Hell or High Water

Flooding has always been a problem, but climate change means it will get worse. Since the Industrial Revolution, the oceans have risen at least a foot already and are on track for another three feet sometime this century. The atmospheric changes that we’re causing with our carbon pollution are unprecedented, making it difficult to predict. Heat makes water expand. Maybe the oceans will rise six feet, more or maybe less, maybe sooner or maybe later. Since the US has currently decided not to be part of the solution, then flooding will become worse than any human has ever experienced.

This means most of our current beaches will disappear in several decades, along with many lowland areas and even whole island countries. Oceanfront property—stable for centuries—will be inundated. Productive farms and ranches will be ruined by salt water intrusion. Some large populated areas, including several cities, will become uninhabitable. Bird habitats and coastal ecosystems will be devastated. Since the process has been slow and gradual so far, many folks assume that we will adapt easily. But since we’re not solving the problem, the flooding will continue to accelerate.

Even inland, flooding is becoming increasingly more deadly, a trend that will also accelerate. Our hotter atmosphere is evaporating more water more quickly, resulting in destructive downpours, flash floods and broken levees. Flooding events are increasing globally, killing people, making them homeless, and spreading diseases. Again, having put more carbon into the air than any other country, we’re the biggest part of the problem. We’re unwilling to try to fix it, and we are unprepared for how bad it will get.

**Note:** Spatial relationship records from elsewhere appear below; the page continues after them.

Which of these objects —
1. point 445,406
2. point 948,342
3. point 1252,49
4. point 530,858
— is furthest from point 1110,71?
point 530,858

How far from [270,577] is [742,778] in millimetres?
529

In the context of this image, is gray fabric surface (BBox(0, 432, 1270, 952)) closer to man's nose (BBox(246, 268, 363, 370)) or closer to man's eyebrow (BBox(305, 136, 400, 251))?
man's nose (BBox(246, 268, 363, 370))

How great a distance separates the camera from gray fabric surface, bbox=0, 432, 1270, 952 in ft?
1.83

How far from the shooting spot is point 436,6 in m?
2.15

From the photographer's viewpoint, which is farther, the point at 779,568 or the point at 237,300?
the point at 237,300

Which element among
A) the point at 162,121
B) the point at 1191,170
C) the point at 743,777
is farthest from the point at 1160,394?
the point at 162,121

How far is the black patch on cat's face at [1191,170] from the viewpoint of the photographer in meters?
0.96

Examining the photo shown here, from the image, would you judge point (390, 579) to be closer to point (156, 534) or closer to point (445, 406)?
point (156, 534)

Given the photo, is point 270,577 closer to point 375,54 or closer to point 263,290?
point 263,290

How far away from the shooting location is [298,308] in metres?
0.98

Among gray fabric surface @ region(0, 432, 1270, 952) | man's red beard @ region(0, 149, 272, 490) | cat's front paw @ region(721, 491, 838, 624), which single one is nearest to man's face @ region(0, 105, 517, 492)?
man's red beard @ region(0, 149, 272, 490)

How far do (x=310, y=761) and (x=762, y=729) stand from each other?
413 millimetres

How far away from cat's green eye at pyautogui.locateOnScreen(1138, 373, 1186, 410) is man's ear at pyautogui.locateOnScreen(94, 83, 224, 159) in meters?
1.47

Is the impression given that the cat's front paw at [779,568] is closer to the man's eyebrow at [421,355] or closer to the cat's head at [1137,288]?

March is American Red Cross month. Clara Barton, who founded the Red Cross after providing battlefield and prisoner aid during the Civil War, began their flood relief efforts at Johnstown. That terrible flood killed 2,200 people, and it was entirely preventable. Future floods will be even more deadly, and many of those deaths are also entirely preventable by reducing our carbon emissions today. We just need to make better choices.

Clara Barton National Historic Site

The Maryland home was donated by wealthy business partners who wanted to attract people to their lands along the Potomac, and it was built to meet Clara’s specifications. She was all business. The lamp is hung by bandage cloth, and the walls are all supply closets with blankets, food and emergency items. The design is similar to the early Red Cross disaster buildings first used at Johnstown. The top floor windows have Red Cross images so that travelers can see it from the road at night. And the staff had both offices and rooms to live and work. The home is currently empty in preparation for a major restoration, but there are large photos to see what each room looked like furnished.

A week after the Civil War broke out, a contingent of the 6th Massachusetts was attacked in Baltimore while on their way to defend the Capital. Clara Barton tended them in the Senate Chamber with her household materials, and she recognized many as her former students. She asked them to tell their parents to send relief supplies to her, so that she could support the Union’s war effort and care for the wounded. She followed the sounds of battle and pre-positioned wagons of supplies as close to the fighting as possible.

There’s a monument to her in the middle of the bloodiest site at Antietam, where she extracted a bullet from a soldier’s face. She became known as the ‘Angel of the Battlefield’. She followed the fighting for years from Manassas to Spotsylvania, she petitioned Lincoln to help prisoners of war, and she went to Andersonville to walk the thousands of graves identifying ‘missing’ soldiers. Sent to Europe to recuperate, she went to Switzerland to work on getting the US to sign the Geneva Convention and join the International Red Cross. Her tactic was to reframe the Red Cross as also providing disaster relief, and not solely as a war organization, and she prevailed on both. She started First Aid kits and training programs. Her missing soldiers department grew into an important bureau of the Defense Department.

Clara Barton was directly responsible for saving many thousands of lives, and her initiatives save millions. She devoted her life to making this country and the world better and safer. But she never had the right to vote.

Andersonville National Historic Site

Roughly the same number of Union soldiers died in this prisoner of war camp as died in battle at Shiloh: over 13,000. The conditions were horrifying. Disease, vermin, starvation, dehydration, exposure and brutality killed hundreds by the day. Only a small portion of the stockade has been reconstructed, including the north entry gate pictured above, through which about one in three did not come out alive. There is an illustration drawn from the memory of Thomas O’Dea that is absolutely haunting in both its scale and detail. The Union refused a prisoner swap out of concern the confederates would return to battle. One 19 year old prisoner had the job of numbering the dead, and he secretly kept a list of names, regiments and causes of death. Eventually he brought it to the attention of the “angel of the battlefield”, nurse Clara Barton who had petitioned Lincoln to track down missing soldiers. They toured the site and marked over 12,000 graves. Barton went on to found the American Red Cross, and the US ratified the Geneva Conventions the next year. The man in charge of the camp was hung for war crimes. Flags were flying over the National Cemetery before Memorial Day, and burials are still occurring frequently. The visitor center also serves as a memorial and museum to all prisoners of war.